_Apply what you read_:
[1] Rewrite the emergency fund text starting at "Emergencies can take" and ending at "yourself back interest-free!", replacing "vacation" with "holiday".
[2] How would you say this sentence from the emergency fund text in Spanish: "An emergency fund is intended to meet unexpected expenses without needing to rely on credit cards or other forms of debt."

━━━ Passage

How can you protect yourself from future cash crunches? Simple, by building some emergency savings.
Savings can come in a variety of formats, including retirement accounts, savings accounts, and brokerage funds. We are going to focus on the most basic forms of savings, the emergency fund. Specifically, we’ll talk about what an emergency fund is, what form it should take, and how much you need.
An emergency fund is money that you’ve saved up for unexpected expenses and is not set aside for anything other than emergencies. That means your kid’s college savings or the Christmas fund doesn’t count.
Emergencies can take a variety of forms, with common reasons including job loss, accidents and medical bills.
In general, you don’t want to dip into emergency funds for normal expenses except if you’ve experienced the loss of a job or an income reduction. You’ll never want to use the money to fund a vacation or other luxuries: this is something you should save for separately.
An emergency fund is intended to meet unexpected expenses without needing to rely on credit cards or other forms of debt. Instead, you can just write a check to cover the emergency and replenish the fund as soon as possible. Think of it as taking a loan from yourself and then paying yourself back interest-free!
What Does an Emergency Fund Look Like?

━━━━━━
━━━ Stored data

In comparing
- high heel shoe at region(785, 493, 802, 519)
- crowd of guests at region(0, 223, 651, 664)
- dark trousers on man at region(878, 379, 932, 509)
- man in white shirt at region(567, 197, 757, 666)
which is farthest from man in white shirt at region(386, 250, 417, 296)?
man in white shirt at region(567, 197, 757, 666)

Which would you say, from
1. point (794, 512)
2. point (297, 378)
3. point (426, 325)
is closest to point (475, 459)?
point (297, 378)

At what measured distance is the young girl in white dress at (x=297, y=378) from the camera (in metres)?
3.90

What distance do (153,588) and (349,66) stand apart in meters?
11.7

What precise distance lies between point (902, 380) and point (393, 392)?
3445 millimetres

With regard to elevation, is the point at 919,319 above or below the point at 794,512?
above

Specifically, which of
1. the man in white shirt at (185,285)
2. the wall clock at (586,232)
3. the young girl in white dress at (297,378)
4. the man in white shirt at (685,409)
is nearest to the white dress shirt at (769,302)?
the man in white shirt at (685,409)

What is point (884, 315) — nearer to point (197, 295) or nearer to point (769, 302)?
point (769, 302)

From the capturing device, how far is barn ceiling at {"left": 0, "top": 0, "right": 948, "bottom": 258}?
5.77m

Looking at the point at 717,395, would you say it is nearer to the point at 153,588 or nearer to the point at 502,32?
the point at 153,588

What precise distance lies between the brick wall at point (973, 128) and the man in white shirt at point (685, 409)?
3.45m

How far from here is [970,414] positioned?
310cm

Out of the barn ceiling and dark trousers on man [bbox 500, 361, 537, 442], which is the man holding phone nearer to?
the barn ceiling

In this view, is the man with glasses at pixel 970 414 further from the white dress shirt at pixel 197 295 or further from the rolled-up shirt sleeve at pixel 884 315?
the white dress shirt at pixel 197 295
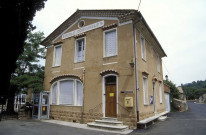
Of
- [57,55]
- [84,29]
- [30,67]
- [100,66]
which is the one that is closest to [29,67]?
[30,67]

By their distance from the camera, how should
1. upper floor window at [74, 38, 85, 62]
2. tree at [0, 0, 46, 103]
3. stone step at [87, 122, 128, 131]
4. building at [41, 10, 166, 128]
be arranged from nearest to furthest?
1. tree at [0, 0, 46, 103]
2. stone step at [87, 122, 128, 131]
3. building at [41, 10, 166, 128]
4. upper floor window at [74, 38, 85, 62]

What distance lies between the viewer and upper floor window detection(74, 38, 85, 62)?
474 inches

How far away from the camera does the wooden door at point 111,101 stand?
9.38 metres

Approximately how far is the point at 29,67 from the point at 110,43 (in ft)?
26.7

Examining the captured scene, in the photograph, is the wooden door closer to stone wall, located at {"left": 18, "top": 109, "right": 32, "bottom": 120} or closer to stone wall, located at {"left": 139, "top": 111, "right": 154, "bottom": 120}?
stone wall, located at {"left": 139, "top": 111, "right": 154, "bottom": 120}

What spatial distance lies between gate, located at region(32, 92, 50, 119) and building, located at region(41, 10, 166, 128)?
443mm

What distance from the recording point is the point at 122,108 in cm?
891

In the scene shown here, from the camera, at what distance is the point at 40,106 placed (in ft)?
38.8

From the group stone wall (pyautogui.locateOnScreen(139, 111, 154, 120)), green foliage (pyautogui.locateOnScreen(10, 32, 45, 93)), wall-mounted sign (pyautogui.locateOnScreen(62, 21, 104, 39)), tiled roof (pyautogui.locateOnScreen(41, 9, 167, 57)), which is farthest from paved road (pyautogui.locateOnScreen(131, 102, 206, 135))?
green foliage (pyautogui.locateOnScreen(10, 32, 45, 93))

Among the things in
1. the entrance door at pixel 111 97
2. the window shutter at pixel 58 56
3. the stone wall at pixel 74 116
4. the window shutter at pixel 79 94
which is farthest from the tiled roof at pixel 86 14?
the stone wall at pixel 74 116

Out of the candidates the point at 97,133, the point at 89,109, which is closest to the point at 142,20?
the point at 89,109

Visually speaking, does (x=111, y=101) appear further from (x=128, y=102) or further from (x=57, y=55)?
(x=57, y=55)

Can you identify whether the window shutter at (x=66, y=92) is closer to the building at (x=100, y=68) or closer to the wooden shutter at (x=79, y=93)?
the building at (x=100, y=68)

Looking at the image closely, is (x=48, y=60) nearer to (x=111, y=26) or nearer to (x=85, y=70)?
(x=85, y=70)
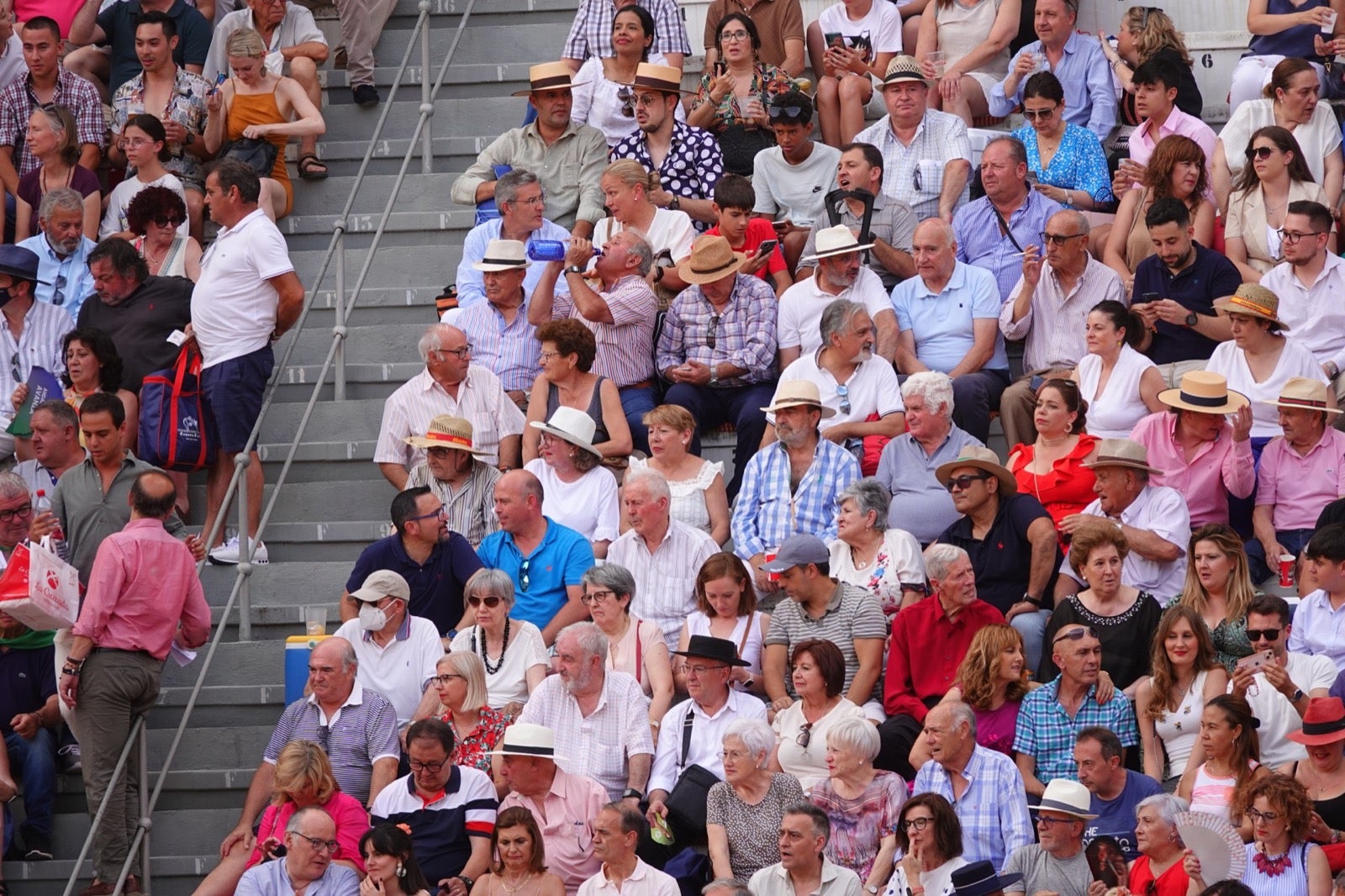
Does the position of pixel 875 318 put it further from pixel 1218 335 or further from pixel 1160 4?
pixel 1160 4

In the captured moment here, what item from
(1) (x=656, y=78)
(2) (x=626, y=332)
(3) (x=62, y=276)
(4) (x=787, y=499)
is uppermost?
(1) (x=656, y=78)

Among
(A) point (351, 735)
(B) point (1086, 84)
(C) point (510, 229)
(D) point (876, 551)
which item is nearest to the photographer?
(A) point (351, 735)

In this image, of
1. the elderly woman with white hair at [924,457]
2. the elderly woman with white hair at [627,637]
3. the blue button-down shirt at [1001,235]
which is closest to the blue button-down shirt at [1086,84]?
the blue button-down shirt at [1001,235]

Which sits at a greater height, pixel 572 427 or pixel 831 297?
pixel 831 297

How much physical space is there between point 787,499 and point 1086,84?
3.78 meters

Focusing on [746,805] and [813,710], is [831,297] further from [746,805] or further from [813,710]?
[746,805]

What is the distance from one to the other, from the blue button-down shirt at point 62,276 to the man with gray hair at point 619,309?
2510 millimetres

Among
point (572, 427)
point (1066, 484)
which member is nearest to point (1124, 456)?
point (1066, 484)

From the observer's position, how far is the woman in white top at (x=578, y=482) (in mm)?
10766

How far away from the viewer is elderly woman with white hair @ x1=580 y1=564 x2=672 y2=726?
9.93 metres

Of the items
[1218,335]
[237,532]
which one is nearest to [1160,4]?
[1218,335]

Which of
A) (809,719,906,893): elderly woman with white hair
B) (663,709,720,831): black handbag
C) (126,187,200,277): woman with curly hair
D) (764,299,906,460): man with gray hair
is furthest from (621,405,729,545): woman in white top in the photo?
(126,187,200,277): woman with curly hair

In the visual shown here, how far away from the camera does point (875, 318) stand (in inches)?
452

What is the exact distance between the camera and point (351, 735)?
9.74 meters
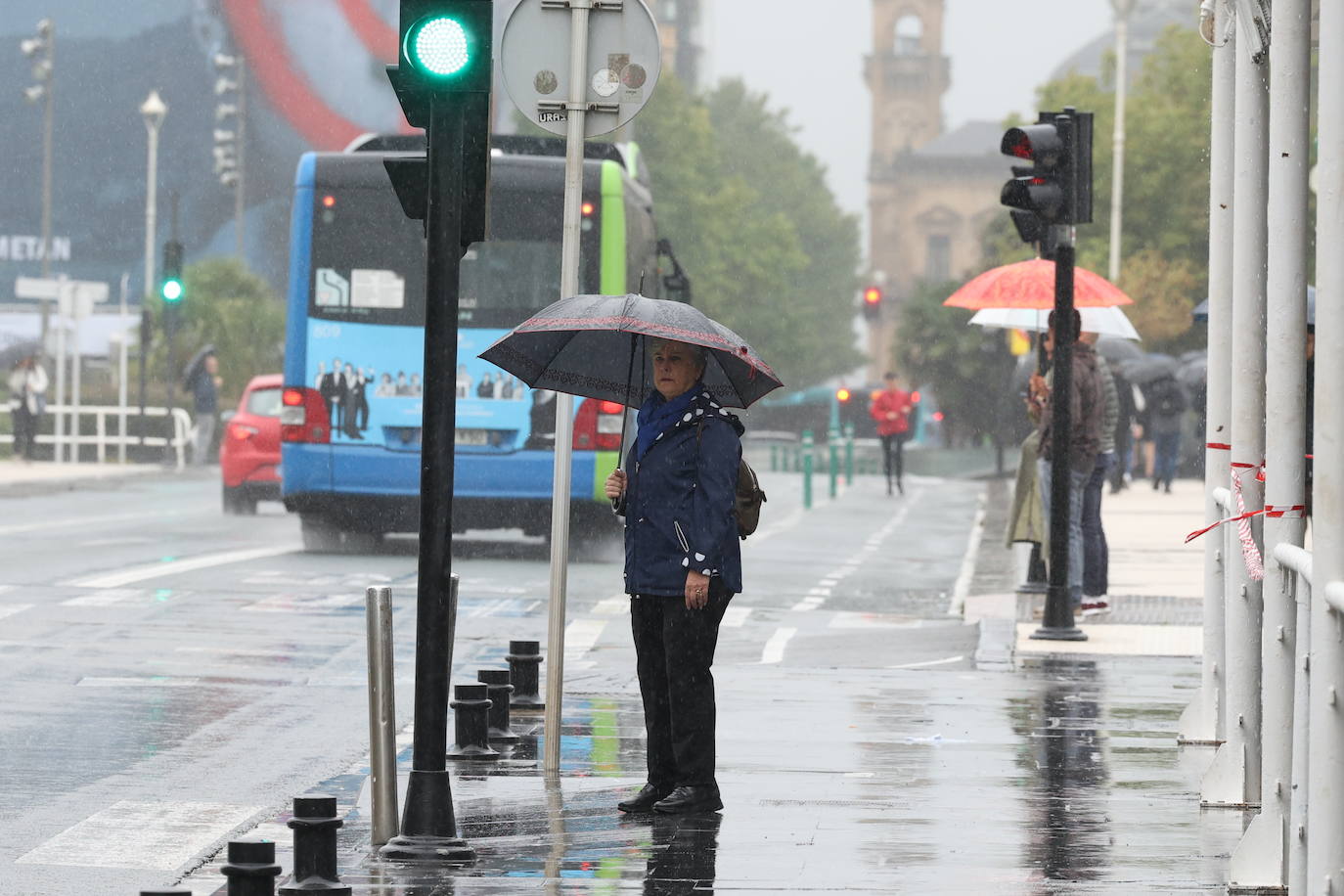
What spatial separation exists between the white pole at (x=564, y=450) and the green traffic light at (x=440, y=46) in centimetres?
149

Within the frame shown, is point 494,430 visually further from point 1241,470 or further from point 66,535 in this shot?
point 1241,470

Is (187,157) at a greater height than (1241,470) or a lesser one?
greater

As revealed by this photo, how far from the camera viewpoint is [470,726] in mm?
9445

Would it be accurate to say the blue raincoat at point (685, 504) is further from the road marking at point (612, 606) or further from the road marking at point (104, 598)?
the road marking at point (104, 598)

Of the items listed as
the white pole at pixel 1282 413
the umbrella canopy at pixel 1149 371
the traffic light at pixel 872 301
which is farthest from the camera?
the traffic light at pixel 872 301

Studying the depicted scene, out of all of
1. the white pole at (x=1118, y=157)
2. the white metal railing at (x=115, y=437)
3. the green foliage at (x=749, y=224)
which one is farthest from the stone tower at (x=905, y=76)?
the white metal railing at (x=115, y=437)

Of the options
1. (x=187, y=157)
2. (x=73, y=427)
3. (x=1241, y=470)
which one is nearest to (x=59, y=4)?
(x=187, y=157)

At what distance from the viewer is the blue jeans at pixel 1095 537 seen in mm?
15734

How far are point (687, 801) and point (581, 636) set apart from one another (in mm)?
6806

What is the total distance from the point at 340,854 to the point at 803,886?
4.69 feet

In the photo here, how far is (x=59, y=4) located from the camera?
3086 inches

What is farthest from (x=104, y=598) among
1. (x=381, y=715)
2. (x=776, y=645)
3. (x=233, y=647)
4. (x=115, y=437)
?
(x=115, y=437)

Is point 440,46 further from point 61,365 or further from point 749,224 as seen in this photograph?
point 749,224

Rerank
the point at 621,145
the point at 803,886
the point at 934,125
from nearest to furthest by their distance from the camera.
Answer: the point at 803,886 < the point at 621,145 < the point at 934,125
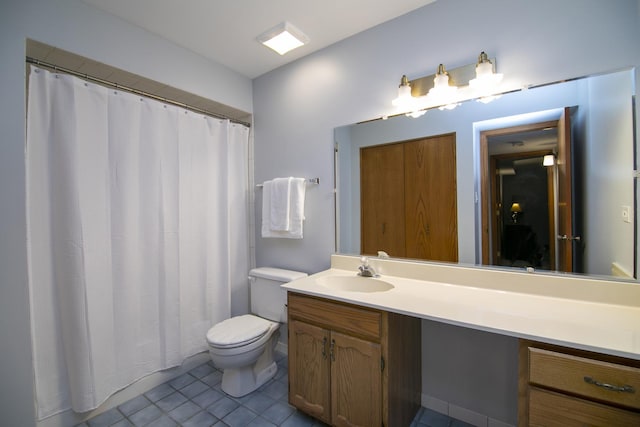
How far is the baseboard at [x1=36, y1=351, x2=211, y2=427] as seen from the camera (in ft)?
4.93

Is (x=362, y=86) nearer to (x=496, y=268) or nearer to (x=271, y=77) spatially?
(x=271, y=77)

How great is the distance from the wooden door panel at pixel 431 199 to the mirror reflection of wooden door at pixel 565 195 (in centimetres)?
45

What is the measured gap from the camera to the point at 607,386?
825 millimetres

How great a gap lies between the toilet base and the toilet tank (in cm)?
37

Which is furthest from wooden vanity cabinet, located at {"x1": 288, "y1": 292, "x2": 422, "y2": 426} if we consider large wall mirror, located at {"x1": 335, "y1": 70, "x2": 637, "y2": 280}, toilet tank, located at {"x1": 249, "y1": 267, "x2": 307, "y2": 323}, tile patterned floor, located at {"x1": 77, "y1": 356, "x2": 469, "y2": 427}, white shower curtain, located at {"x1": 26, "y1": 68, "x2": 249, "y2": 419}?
white shower curtain, located at {"x1": 26, "y1": 68, "x2": 249, "y2": 419}

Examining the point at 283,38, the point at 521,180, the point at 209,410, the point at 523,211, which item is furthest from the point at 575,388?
the point at 283,38

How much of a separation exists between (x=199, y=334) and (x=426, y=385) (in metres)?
1.64

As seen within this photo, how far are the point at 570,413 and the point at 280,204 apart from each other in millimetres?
1853

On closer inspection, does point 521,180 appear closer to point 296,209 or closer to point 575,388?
point 575,388

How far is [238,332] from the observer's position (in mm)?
1790

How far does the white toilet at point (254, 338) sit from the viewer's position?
1704 mm

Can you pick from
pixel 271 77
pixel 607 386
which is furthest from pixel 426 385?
pixel 271 77

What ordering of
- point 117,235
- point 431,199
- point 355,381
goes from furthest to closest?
1. point 117,235
2. point 431,199
3. point 355,381

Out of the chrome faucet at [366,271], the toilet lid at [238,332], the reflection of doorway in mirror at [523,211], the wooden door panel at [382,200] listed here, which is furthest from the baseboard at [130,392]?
the reflection of doorway in mirror at [523,211]
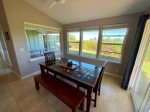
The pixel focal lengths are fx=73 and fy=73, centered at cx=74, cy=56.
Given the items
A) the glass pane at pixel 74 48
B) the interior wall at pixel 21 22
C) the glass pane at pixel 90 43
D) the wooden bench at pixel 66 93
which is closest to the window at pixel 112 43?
the glass pane at pixel 90 43

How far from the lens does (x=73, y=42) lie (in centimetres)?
400

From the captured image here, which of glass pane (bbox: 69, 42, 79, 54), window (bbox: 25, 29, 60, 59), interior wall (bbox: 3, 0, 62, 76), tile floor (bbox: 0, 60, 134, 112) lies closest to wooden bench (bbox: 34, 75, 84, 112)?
tile floor (bbox: 0, 60, 134, 112)

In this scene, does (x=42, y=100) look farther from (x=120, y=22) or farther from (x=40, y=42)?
(x=120, y=22)

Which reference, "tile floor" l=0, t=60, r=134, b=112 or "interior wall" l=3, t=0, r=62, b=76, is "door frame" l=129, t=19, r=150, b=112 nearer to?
"tile floor" l=0, t=60, r=134, b=112

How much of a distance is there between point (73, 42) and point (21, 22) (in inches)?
92.5

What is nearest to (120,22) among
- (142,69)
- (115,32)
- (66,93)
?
(115,32)

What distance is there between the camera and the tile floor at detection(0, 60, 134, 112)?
5.30 feet

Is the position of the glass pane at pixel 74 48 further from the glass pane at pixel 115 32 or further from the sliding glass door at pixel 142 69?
the sliding glass door at pixel 142 69

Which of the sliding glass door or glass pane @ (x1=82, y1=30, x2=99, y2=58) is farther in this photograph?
glass pane @ (x1=82, y1=30, x2=99, y2=58)

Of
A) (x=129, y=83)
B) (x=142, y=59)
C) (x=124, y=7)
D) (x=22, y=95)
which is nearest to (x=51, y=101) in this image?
(x=22, y=95)

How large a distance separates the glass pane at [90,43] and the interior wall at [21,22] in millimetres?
2026

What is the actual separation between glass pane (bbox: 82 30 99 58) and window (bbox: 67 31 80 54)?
1.20 ft

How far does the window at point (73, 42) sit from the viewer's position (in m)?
3.81

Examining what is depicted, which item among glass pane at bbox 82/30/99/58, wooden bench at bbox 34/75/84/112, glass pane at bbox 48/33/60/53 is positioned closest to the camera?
wooden bench at bbox 34/75/84/112
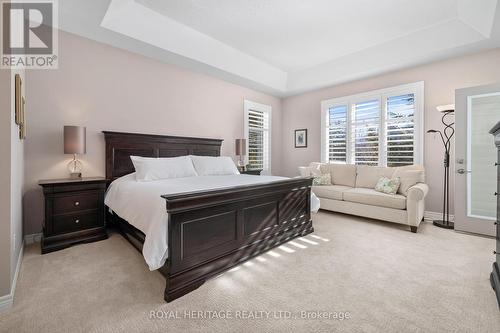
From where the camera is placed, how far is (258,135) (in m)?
5.87

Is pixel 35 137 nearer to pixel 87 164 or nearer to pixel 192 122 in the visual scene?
pixel 87 164

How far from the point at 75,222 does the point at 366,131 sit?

━━━━━━

_Answers to the tasks_:
[1]
Emergencies can take a variety of forms, with common reasons including job loss, accidents and medical bills.
In general, you don’t want to dip into emergency funds for normal expenses except if you’ve experienced the loss of a job or an income reduction. You’ll never want to use the money to fund a holiday or other luxuries: this is something you should save for separately.
An emergency fund is intended to meet unexpected expenses without needing to rely on credit cards or other forms of debt. Instead, you can just write a check to cover the emergency and replenish the fund as soon as possible. Think of it as taking a loan from yourself and then paying yourself back interest-free!

[2] Un fondo de emergencia tiene como fin cubrir gastos inesperados sin necesidad de depender de tarjetas de crédito u otras formas de deuda.